Senate debates

Tuesday, 5 December 2006

Environment and Heritage Legislation Amendment Bill (No. 1) 2006

In Committee

9:06 pm

Photo of Ian CampbellIan Campbell (WA, Liberal Party, Minister for the Environment and Heritage) Share this | Hansard source

That is the sort of question that you could speak about for at least an hour. I have been heavied by the opposition saying that by giving answers of three or four minutes I am somehow filibustering this debate, so I will be as succinct as I possibly can. The Stern report says, and I think it is right, that 550 parts per million is getting very risky. I agree with that. I think any national government, whether it be of the UK, which makes up around just over two per cent of global emissions, or of Australia, which makes up just over 1.46 per cent of world emissions, can have a legitimate debate about whether it is 450 parts or 550 parts. It is an important debate.

The reason we have the Intergovernmental Panel on Climate Change is to help resolve those issues. When you have some of the best scientists from around the world, from all the participating members of the UN framework convention—Australia has very high quality representation within that panel—it is an issue best dealt with by that panel.

I am not trying to say that I do not think the Australian government should have a position or a target. I want to engage on this issue in a productive way but every time I speak for longer than a few minutes I get a lecture from the Labor Party saying that somehow I am trying to expand debate. They are a party that has a two-line policy on climate change; we are a government that have written hundreds of pages and spent billions of dollars on climate change, so we take it very seriously.

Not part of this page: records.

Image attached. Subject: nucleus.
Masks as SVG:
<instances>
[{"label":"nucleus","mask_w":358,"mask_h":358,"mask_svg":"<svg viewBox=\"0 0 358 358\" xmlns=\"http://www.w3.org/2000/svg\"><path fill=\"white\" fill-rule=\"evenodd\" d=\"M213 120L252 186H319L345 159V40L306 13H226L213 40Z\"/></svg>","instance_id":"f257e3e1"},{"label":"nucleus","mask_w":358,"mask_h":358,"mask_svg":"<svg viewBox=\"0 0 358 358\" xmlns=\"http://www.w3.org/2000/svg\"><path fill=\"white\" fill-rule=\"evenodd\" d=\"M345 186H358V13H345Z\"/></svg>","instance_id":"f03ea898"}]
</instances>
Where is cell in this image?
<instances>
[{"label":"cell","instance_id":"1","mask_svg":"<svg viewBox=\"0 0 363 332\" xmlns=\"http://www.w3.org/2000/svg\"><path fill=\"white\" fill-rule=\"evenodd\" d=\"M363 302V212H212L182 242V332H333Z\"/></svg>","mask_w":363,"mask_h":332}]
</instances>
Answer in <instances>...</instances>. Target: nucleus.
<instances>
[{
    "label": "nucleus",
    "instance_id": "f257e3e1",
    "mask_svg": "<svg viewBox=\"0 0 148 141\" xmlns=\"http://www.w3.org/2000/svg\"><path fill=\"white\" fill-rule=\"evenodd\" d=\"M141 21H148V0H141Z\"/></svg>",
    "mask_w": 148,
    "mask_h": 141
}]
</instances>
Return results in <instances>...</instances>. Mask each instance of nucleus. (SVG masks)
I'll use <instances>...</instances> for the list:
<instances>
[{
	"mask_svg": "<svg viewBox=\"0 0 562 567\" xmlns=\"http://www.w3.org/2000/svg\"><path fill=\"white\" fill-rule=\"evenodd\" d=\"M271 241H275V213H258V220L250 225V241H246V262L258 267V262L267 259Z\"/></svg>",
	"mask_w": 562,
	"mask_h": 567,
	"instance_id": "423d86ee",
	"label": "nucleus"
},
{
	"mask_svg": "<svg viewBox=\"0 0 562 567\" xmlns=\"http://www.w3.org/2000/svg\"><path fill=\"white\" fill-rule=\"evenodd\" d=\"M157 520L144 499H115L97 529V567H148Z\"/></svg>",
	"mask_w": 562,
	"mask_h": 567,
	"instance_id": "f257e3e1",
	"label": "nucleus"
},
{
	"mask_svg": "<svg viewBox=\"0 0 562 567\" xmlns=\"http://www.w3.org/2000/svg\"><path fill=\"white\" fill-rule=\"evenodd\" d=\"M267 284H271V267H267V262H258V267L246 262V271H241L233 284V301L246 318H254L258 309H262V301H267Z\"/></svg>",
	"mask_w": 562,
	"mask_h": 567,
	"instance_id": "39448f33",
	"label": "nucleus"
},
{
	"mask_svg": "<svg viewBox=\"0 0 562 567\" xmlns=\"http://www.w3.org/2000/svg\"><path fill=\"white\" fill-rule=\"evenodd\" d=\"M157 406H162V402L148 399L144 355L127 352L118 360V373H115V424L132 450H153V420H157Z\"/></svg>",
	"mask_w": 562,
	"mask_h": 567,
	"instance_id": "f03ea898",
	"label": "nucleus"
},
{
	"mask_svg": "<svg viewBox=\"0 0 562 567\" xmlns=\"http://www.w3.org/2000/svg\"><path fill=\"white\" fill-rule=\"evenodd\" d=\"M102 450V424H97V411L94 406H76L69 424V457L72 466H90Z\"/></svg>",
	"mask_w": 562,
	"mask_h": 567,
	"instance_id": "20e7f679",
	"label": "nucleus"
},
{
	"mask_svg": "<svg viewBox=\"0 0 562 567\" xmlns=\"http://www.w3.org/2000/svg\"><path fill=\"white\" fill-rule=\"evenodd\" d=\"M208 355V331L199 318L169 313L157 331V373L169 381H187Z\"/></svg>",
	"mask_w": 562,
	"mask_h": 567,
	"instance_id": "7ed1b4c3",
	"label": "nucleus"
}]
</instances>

Let us consider what would happen if I were to say tonight, ‘We think you should see the world’s concentrations limited to 400 parts per million’—or go even lower if you want to be more extreme about it—‘and then adjust domestic greenhouse policy to a global target.’ The reality is that, if you set the target low enough, you could say, ‘To achieve that, Australia would have to make a contribution of, as you have said, an 80 per cent reduction.’ There are figures of between 60 per cent and 80 per cent. If you want to be seriously radical—and obviously this is not the real world—to make the case you could say: ‘Let’s have 100 per cent reduction in Australia. Let’s close down the whole of Australia.’

Quite frankly, when you start talking about 60 per cent or 80 per cent reductions, it is not a huge leap to go to 100 per cent. It illustrates the point—and it is a point that I made to Mr Blair when he was here in Australia a few months ago—that if you shut down the whole of Australia the expansion in energy production and consumption and greenhouse gas emissions from China alone would entirely wipe out the global greenhouse benefits of closing down the whole of Australia, within 10½ months. That is a scientific fact, because they are a building a new power station every six weeks in China. They are urbanising at the rate of a city the size of Brisbane every month. That is a fact that you have to deal with.

Mr Blair makes the point now in his speeches in Great Britain that, if he closed down the whole of the United Kingdom, the expansion of China’s greenhouse gas emissions would entirely neutralise the benefit of that decision within two years. I think that makes the point that it is incredibly important to have a thorough understanding at the national policy level of the impact of a certain level of carbon concentration in the atmosphere.

The fact is that the level of concentration of carbon dioxide in particular has been incredibly stable for some many thousands of years and it is now at a level that is substantially above that long-term average. My strong belief, and the government’s strong belief, is that the massive increase in the carbon concentrations in the atmosphere is contributing substantially to the warming of the atmosphere, that we must stabilise and then reduce greenhouse concentrations and that we must do that through sound domestic policy and by playing a constructive leadership role within the international community. I accept that 550 parts per million is very risky. Further to that, I look forward to the further advice of the intergovernmental panel, which we will receive very shortly.